Parce que -même si cela tombe sous le sens- elles ne disent pas forcément la même chose que les hommes. Si on les oublie, on se prive aussi d’un autre point de vue. Prenez l'exemple de l'interview d'une médecin qui, sur le plan scientifique racontera la même chose que son confrère, mais qui a sûrement une autre manière d’appréhender les choses.
Et enfin c'est nécessaire dans un souci de stricte égalité. Cela fait parti de l’ADN d’un média comme TF1. On essaie tous les jours de se poser la question à qui on donne la parole, à quelle catégorie de la population s’adresse.



 


Que pensez-vous d’une politique "à la suédoise" avec des objectifs chiffrés pour les rédactions ?
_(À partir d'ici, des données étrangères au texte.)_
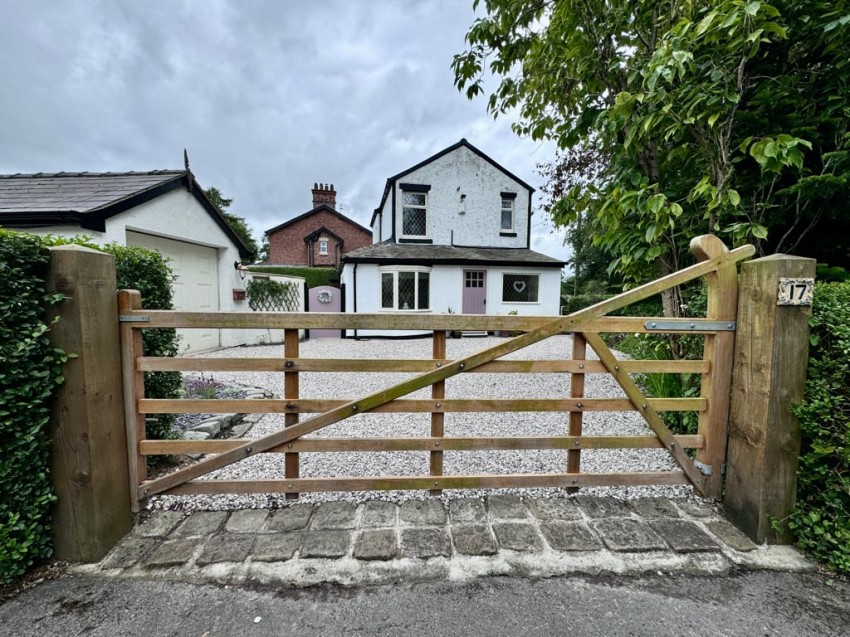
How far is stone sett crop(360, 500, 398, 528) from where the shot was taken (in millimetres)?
1984

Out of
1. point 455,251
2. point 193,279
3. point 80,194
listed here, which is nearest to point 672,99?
point 80,194

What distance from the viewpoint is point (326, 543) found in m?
1.82

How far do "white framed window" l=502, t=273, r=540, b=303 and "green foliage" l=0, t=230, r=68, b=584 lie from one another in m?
11.9

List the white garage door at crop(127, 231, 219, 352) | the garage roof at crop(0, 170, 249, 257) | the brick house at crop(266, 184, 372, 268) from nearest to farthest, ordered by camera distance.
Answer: the garage roof at crop(0, 170, 249, 257)
the white garage door at crop(127, 231, 219, 352)
the brick house at crop(266, 184, 372, 268)

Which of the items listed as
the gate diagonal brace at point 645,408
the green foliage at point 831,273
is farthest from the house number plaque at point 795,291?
the green foliage at point 831,273

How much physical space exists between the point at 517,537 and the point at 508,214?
13554mm

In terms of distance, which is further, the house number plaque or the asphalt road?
the house number plaque

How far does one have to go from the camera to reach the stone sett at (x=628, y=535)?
1810mm

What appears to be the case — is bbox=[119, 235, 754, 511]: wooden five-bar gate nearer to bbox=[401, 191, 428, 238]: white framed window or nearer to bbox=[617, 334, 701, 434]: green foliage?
bbox=[617, 334, 701, 434]: green foliage

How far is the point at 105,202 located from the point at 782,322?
793cm

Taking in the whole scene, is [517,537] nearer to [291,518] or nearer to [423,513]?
[423,513]

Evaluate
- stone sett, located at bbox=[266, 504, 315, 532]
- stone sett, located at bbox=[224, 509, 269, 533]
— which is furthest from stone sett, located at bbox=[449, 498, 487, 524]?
stone sett, located at bbox=[224, 509, 269, 533]

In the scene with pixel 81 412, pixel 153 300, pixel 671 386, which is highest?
pixel 153 300

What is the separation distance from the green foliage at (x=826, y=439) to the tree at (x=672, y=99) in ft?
3.22
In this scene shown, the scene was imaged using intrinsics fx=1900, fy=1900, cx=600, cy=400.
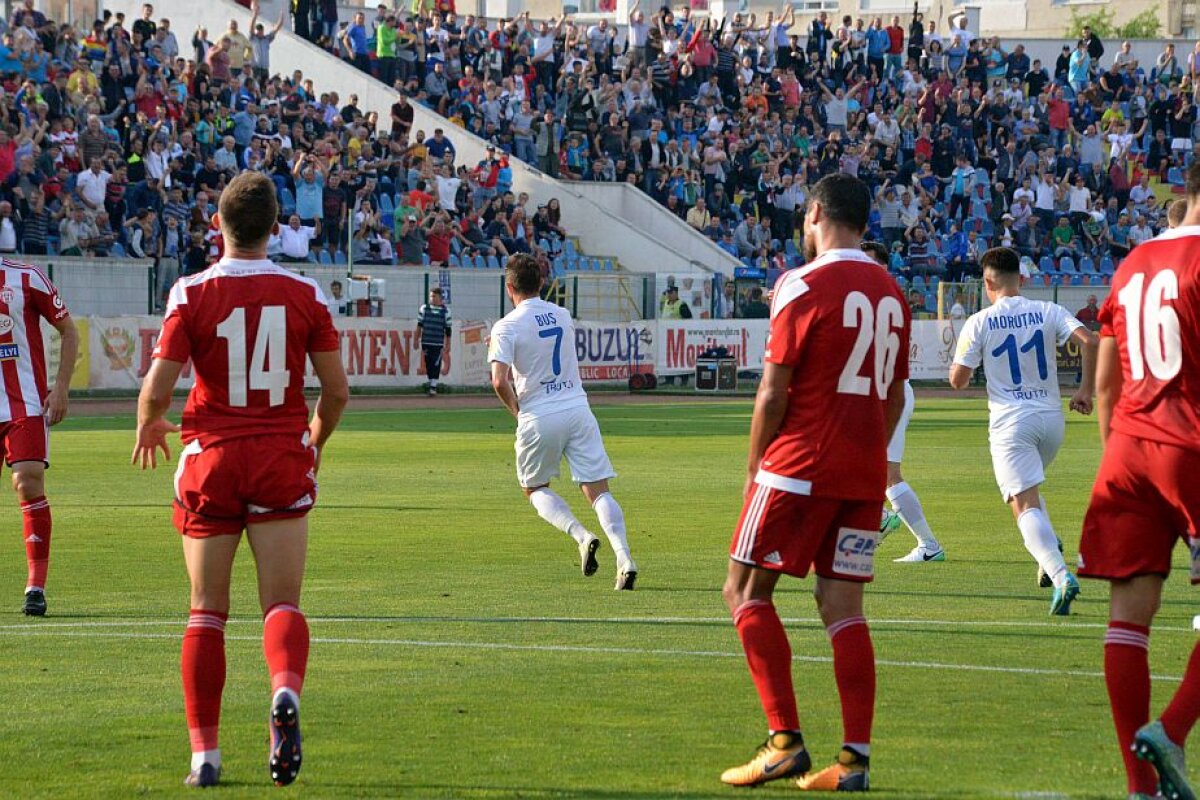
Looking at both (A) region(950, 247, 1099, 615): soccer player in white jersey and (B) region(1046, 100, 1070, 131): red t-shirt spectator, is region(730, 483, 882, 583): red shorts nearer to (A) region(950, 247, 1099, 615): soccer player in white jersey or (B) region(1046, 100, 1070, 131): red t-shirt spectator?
(A) region(950, 247, 1099, 615): soccer player in white jersey

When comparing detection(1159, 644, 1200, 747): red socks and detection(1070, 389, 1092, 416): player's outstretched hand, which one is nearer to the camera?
detection(1159, 644, 1200, 747): red socks

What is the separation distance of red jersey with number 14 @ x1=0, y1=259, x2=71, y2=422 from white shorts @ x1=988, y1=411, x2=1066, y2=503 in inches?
232

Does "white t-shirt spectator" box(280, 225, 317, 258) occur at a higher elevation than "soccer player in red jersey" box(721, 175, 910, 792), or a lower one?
higher

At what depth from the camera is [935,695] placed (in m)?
8.27

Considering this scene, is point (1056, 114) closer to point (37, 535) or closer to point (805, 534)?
point (37, 535)

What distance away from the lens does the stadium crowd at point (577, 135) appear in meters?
34.1

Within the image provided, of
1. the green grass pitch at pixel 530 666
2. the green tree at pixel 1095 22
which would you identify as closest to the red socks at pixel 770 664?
the green grass pitch at pixel 530 666

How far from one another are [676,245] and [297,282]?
127 ft

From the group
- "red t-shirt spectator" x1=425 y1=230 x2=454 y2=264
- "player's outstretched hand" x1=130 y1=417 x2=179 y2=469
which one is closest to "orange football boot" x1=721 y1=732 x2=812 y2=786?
"player's outstretched hand" x1=130 y1=417 x2=179 y2=469

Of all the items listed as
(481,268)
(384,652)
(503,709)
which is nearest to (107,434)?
A: (481,268)

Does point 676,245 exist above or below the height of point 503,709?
above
Dans les médias c’est très compliqué. Si vous pouvez mettre en place cette sensibilisation mentale avec les réflexes de travail que je viens d'évoquer, sur le terrain -et dans l'urgence d'un sujet où l'on ne trouve pas de femme- ces contraintes pourraient devenir compliquées à gérer.



Vous êtes maman d’une petite fille, quels conseils lui donneriez-vous en ce qui concerne le monde du travail ?


Je me suis rendue compte que si je suis née à une époque où nos mères ont déjà fait tout le travail en terme de droits, certaines problématiques d'inégalité femme-homme perdurent car elles sont inconscientes. La vie professionnelle des femmes sera totalement égale à celles des hommes quand la vie familiale sera réellement partagée. Vous ne pouvez pas demander à une femme qui doit faire les courses, aller chercher les enfants à l’école et s’occuper d’eux, d’être aussi disponible qu’un homme. Mais ça avance ! 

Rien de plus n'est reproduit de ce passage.